WHAT THE TASK REQUIRES
What is needed is a word-for-word transcript of the listing, free of pictures.

DATASET CONTENT

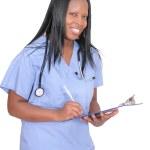 Female doctor over white — Stock Photo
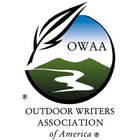 2019 OWAA Conference
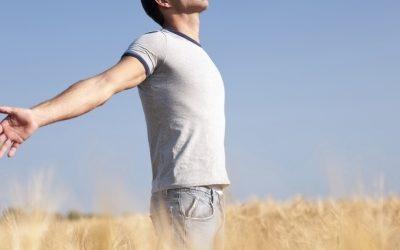 Avez-vous déjà expérimenté un réel état de bien-être ?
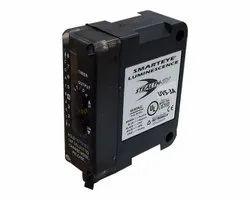 UVS-3A Tri-Tronics UV Sensor-Dealer,Supplier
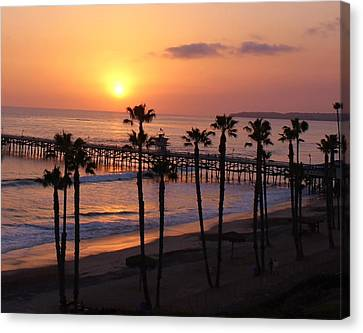 San Clemente Pier Canvas Print by Kristy  Morris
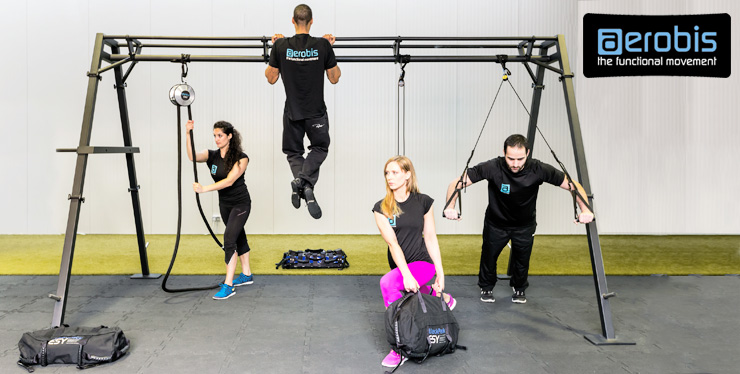 Aerobis - Functional Training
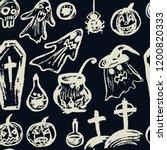 halloween. seamless pattern.... | Shutterstock .eps vector #1200820333
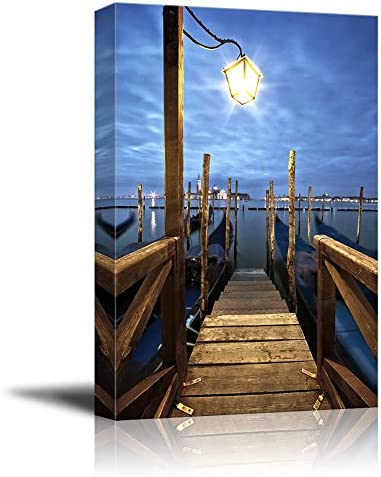 Beautiful Scenery Gondolas in Lagoon of Venice on Sunrise Italy Home Deoration Wall Decor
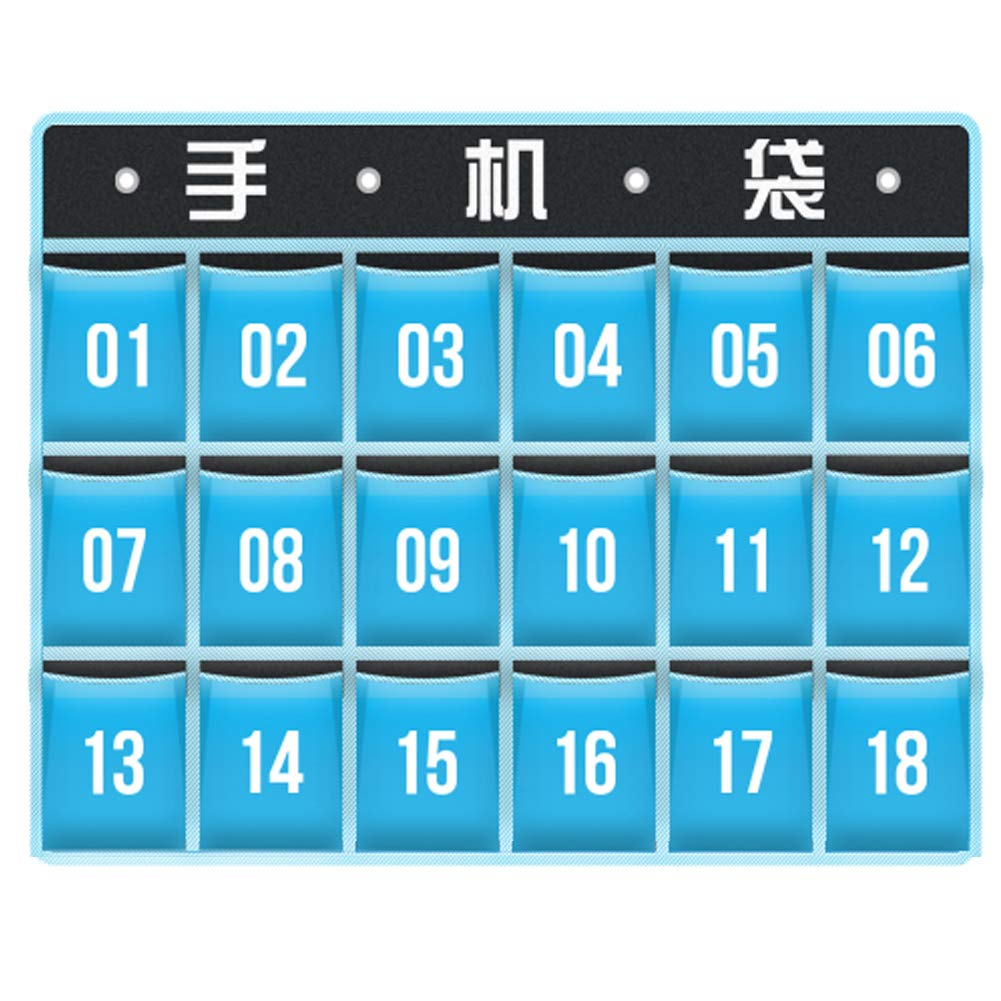 Loghot Oxford Cloth Numbered Classroom Pocket Charts for Cell Phones Holder Door Hanging Calculator Organizer Sky Blue (18 Pockets)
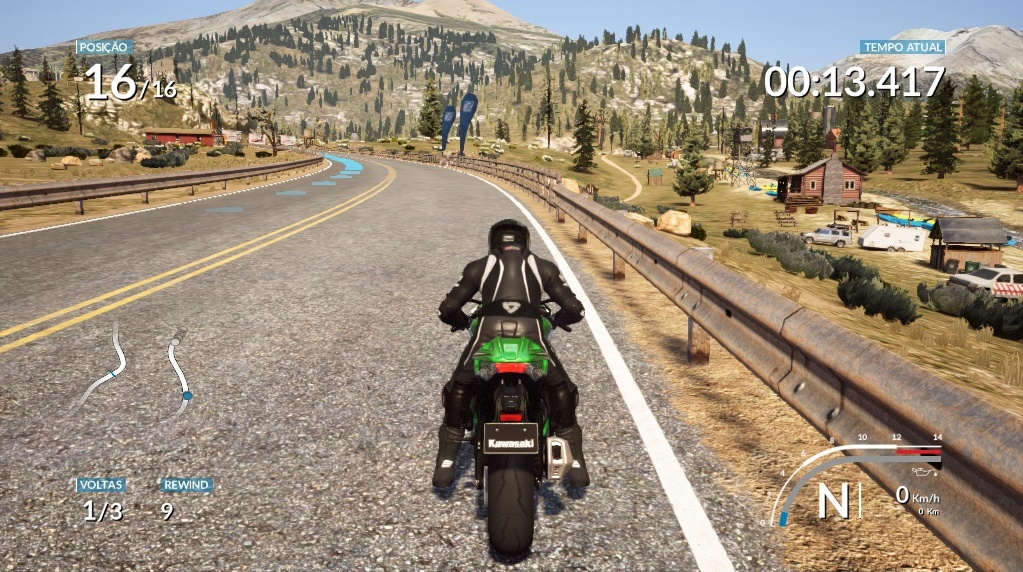 Ride DEMO - Imagem 2 do software
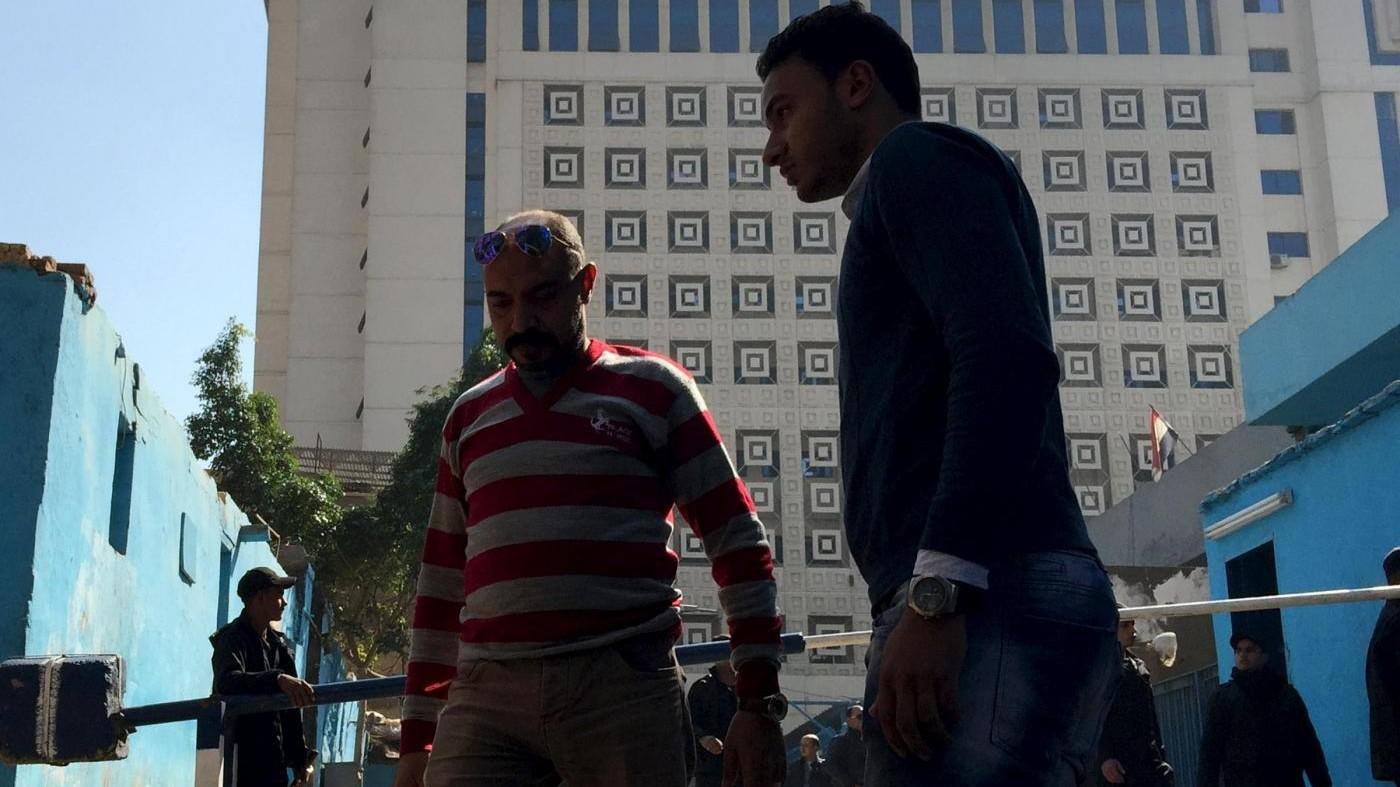 Venerdi i funerali di Regeni, Egitto: Mai arrestato, non era spia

RESPONSE BOX
 Female doctor over white — Stock Photo
 2019 OWAA Conference
 Avez-vous déjà expérimenté un réel état de bien-être ?
 UVS-3A Tri-Tronics UV Sensor-Dealer,Supplier
 San Clemente Pier Canvas Print by Kristy  Morris
 Aerobis - Functional Training
 halloween. seamless pattern.... | Shutterstock .eps vector #1200820333
 Beautiful Scenery Gondolas in Lagoon of Venice on Sunrise Italy Home Deoration Wall Decor
 Loghot Oxford Cloth Numbered Classroom Pocket Charts for Cell Phones Holder Door Hanging Calculator Organizer Sky Blue (18 Pockets)
 Ride DEMO - Imagem 2 do software
 Venerdi i funerali di Regeni, Egitto: Mai arrestato, non era spia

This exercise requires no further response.